Well, we all know what day this is, don't we? That's right...it's Roberta Hoffman's birthday. Everybody wish Roberta a happy birthday and be glad it isn't yours. As Roberta said last year (insert Brazilian accent) "You donkey Americans, now my birthday is ruined." (end accent) To which I say, hey, at least no one will forget it. Ever.
Inventor of Uzi Submachine Gun Dies of Cancer (Reuters)
Uziel Gal, the inventor of the Uzi submachinegun used in countless wars, commando missions and action films, has died of cancer at the age of 78.
Is it bad to think the way I do? I almost want to laugh, but hey, ask not for whom the bell tolls, bleeding heart radical, it bleeds for thee. Alfred Nobel wasn't such a nice guy either. Here's some more good news, straight outta Paris,
Sept. 11 Conspiracy Book to Hit Stores
P.S. Maybe this is your second early warning. Yeah, I'm having a party on Saturday. Hopefully you'll look on the bright side this year. If you're in California, it's up from the Zen Restaurant on Hyperion. See you.
You just never know what's going to happen...
Fur Flies After Road Workers Paint over Dead Badger
Brazil Drug Film Gala Turns Fiction Into Reality
Jeremy Irons Cleans Up in Airport Lounge
I've sent you a picture, just to clarify things a bit. I hope I didn't crash your computer.
And finally my former boss, Mr. Arthur Pond, sent me the following bit of 21st Century lexicography,
NEW WORDS FOR 2002
Essential additions for the workplace vocabulary
********************************************************************************** BLAMESTORMING: Sitting around in a group, discussing why a deadline was missed or a project failed, and who was responsible.
SEAGULL MANAGER: A manager who flies in, makes a lot of noise, craps on everything, and then leaves.
ASSMOSIS: The process by which some people seem to absorb success and advancement by kissing up to the boss rather than working hard.
SALMON DAY: The experience of spending an entire day swimming upstream only to get screwed and die in the end.
CUBE FARM: An office filled with cubicles.

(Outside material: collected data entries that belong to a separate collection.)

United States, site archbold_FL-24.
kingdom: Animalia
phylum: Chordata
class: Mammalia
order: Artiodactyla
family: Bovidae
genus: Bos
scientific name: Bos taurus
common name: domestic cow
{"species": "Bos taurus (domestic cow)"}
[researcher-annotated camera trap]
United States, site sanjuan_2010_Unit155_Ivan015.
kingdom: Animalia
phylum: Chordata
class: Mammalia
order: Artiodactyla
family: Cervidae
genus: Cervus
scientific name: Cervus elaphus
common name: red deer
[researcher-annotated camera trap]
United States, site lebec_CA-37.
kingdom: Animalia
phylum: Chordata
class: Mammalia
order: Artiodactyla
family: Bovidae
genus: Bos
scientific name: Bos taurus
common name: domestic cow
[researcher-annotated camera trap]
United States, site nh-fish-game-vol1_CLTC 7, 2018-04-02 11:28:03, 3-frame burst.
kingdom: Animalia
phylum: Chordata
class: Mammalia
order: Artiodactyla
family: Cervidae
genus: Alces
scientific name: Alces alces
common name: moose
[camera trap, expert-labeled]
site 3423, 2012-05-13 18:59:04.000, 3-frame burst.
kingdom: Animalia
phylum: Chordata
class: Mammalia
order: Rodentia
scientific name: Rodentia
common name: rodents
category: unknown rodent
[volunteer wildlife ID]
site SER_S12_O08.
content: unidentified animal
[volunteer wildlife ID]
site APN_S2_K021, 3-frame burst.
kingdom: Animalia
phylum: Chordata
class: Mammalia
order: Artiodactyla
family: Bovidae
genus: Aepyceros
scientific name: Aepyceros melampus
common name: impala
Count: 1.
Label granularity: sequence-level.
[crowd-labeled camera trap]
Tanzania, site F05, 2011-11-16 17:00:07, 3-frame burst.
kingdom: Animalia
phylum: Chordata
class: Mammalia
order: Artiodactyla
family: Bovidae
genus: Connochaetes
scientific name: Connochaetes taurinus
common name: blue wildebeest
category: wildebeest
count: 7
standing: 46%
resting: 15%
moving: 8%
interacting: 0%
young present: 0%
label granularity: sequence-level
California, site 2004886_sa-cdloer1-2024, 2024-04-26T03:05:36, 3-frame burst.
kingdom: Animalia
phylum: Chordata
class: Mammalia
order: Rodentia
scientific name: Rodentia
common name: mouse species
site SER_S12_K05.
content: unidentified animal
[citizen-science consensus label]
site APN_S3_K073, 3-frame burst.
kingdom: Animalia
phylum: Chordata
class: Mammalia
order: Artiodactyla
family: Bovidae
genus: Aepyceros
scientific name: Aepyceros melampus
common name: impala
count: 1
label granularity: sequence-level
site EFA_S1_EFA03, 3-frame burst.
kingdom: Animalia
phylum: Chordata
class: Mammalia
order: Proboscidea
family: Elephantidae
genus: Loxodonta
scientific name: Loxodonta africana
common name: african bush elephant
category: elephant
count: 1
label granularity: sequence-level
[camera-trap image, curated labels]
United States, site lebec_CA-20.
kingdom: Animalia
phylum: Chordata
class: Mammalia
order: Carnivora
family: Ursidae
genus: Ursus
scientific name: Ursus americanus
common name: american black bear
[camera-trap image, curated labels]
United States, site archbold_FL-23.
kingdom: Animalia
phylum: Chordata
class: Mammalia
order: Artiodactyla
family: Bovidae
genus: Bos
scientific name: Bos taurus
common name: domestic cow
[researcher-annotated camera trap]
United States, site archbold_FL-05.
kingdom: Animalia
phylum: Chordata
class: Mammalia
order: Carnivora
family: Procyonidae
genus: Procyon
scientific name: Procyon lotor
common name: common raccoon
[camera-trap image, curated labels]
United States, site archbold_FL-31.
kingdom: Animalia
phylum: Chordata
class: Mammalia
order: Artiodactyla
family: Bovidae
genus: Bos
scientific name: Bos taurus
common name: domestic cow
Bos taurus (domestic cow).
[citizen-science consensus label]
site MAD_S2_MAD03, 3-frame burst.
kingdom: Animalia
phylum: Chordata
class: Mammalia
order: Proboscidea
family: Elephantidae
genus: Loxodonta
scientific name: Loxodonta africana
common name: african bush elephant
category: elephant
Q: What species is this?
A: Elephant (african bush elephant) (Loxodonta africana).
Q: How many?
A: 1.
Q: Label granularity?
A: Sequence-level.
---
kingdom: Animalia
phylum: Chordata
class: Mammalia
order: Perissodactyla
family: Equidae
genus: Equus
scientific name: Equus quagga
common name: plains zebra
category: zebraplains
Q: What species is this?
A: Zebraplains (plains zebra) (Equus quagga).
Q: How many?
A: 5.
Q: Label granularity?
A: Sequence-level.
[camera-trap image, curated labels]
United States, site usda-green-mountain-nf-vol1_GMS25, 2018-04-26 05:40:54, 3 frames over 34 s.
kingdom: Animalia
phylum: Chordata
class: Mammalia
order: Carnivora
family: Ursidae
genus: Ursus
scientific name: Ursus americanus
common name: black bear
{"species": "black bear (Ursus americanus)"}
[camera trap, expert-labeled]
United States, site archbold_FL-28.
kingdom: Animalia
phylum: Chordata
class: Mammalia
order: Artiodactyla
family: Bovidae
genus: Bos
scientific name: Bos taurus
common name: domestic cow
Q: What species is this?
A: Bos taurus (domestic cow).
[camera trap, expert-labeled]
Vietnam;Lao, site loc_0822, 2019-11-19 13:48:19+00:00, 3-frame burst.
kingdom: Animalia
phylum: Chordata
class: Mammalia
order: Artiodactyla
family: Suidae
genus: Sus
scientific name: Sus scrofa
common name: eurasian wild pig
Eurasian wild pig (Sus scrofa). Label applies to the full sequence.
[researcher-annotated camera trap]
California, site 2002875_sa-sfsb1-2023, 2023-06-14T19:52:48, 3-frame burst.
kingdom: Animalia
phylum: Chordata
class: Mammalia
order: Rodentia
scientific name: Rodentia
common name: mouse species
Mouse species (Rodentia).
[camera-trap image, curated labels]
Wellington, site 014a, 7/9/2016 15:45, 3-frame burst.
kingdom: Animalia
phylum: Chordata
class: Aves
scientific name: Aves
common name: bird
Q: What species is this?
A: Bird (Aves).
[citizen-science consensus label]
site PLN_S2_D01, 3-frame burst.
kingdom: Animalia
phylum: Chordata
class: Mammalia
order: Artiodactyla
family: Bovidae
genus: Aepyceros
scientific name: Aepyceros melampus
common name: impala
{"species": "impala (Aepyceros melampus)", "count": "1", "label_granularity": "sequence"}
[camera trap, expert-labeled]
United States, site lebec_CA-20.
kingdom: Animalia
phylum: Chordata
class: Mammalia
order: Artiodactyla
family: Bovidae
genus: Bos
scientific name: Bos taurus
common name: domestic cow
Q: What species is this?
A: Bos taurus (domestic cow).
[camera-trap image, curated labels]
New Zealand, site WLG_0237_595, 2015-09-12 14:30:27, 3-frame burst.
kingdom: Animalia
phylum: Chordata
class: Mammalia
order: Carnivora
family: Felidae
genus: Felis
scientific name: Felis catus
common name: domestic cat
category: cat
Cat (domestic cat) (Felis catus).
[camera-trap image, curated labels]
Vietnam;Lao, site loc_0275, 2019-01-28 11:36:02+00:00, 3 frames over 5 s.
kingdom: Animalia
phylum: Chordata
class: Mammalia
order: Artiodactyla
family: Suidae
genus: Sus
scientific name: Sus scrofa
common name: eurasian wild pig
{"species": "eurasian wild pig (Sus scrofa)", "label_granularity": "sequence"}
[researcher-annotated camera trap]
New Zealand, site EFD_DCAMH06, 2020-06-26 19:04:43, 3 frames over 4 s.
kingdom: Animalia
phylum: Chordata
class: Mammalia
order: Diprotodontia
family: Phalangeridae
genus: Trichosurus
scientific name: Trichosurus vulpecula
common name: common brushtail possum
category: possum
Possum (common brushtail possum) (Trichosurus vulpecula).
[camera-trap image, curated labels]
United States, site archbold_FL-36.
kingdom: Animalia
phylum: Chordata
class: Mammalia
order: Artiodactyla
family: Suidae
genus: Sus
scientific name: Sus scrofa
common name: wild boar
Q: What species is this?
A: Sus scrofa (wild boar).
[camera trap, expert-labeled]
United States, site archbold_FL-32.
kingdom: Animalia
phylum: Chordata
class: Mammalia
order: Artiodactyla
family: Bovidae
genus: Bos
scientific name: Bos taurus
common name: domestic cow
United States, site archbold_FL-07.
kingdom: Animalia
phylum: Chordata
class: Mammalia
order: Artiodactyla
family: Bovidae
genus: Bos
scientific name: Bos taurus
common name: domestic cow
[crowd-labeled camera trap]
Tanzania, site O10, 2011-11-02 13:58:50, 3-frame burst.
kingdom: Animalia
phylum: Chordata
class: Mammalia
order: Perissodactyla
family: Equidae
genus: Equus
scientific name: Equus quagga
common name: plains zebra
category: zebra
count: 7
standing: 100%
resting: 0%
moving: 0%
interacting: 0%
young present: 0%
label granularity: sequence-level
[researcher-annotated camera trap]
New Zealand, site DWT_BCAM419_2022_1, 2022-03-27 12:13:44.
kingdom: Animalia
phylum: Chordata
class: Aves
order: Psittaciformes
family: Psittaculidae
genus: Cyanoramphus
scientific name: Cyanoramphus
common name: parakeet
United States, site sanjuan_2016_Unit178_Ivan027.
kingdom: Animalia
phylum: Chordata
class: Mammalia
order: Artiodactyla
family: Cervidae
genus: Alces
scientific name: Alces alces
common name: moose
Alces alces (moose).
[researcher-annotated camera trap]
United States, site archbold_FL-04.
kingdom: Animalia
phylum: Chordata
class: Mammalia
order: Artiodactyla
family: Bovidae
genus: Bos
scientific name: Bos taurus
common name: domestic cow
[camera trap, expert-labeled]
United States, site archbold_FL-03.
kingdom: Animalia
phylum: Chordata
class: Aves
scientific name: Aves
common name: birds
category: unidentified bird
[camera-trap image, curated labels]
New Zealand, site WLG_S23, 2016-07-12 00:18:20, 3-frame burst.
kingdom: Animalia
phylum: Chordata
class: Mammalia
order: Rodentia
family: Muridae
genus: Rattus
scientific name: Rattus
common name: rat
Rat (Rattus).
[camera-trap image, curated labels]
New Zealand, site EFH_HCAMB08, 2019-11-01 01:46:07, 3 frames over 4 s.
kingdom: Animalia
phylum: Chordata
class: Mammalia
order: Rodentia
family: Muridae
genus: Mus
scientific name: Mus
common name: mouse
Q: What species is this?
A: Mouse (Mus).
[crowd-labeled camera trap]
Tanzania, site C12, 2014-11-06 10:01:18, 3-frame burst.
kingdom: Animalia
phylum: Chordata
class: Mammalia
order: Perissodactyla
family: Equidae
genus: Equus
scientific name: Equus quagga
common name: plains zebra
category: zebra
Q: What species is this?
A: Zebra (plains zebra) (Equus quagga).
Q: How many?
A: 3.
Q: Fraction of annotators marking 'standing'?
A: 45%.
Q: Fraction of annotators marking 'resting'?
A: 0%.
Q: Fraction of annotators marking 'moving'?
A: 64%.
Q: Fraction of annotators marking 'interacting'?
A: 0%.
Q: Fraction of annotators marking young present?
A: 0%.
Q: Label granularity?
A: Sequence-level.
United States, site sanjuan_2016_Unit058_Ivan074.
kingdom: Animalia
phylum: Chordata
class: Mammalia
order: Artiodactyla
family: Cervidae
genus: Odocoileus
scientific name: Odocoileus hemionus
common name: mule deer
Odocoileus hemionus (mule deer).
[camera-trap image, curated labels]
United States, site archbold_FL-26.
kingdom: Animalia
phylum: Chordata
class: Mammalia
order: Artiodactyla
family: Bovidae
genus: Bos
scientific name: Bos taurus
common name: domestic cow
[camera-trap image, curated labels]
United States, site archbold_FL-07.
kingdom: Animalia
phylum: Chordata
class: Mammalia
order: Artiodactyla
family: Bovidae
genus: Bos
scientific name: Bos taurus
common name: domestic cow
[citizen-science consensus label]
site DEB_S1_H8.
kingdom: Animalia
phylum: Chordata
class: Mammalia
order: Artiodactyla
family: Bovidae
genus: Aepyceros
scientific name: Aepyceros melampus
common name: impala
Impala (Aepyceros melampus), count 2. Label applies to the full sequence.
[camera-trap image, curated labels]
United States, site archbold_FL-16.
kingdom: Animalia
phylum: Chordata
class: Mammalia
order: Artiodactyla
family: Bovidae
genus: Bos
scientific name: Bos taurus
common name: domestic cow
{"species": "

PRAIRIE DOGGING: When someone yells or drops something loudly in a cube farm, and people's heads pop up over the walls to see what's going on.
MOUSE POTATO: The on-line, wired generation's answer to the couch potato.
DINKS: Double Income, No Kids.
SITCOMs: Single Income, Two Children, Oppressive Mortgage. What DINKS turn into when they have children and one of them stops working to stay home with the kids.
STRESS PUPPY: A person who seems to thrive on being stressed out and whinny.
SWIPEOUT: An ATM or credit card that has been rendered useless because the magnetic strip is worn away from extensive use.
XEROX SUBSIDY: Euphemism for swiping free photocopies from one's workplace.
IRRITAINMENT: Entertainment and media spectacles that are annoying but you find yourself unable to stop watching them. The O.J. trials were a prime example.
PERCUSSIVE MAINTENANCE: The fine art of whacking the crap out of an electronic device to get it to work again.
ADMINISPHERE: The rarefied organizational layers beginning just above the rank and file. Decisions that fall from the adminisphere are often profoundly inappropriate or irrelevant to the problems they were designed to solve.
404: Someone who's clueless. From the World Wide Web error message "404 Not Found," meaning that the requested document could not be located.
GENERICA: Features of the American landscape that are exactly the same no matter where one is, such as fast food joints, strip malls, and subdivisions.
OHNOSECOND: That minuscule fraction of time in which you realize that you've just made a BIG mistake.
WOOFYS: Well Off Older Folks.
CROP DUSTING: Surreptitiously farting while passing thru a cube farm, then enjoying the sounds of dismay and disgust; leads to PRAIRIE DOGGING.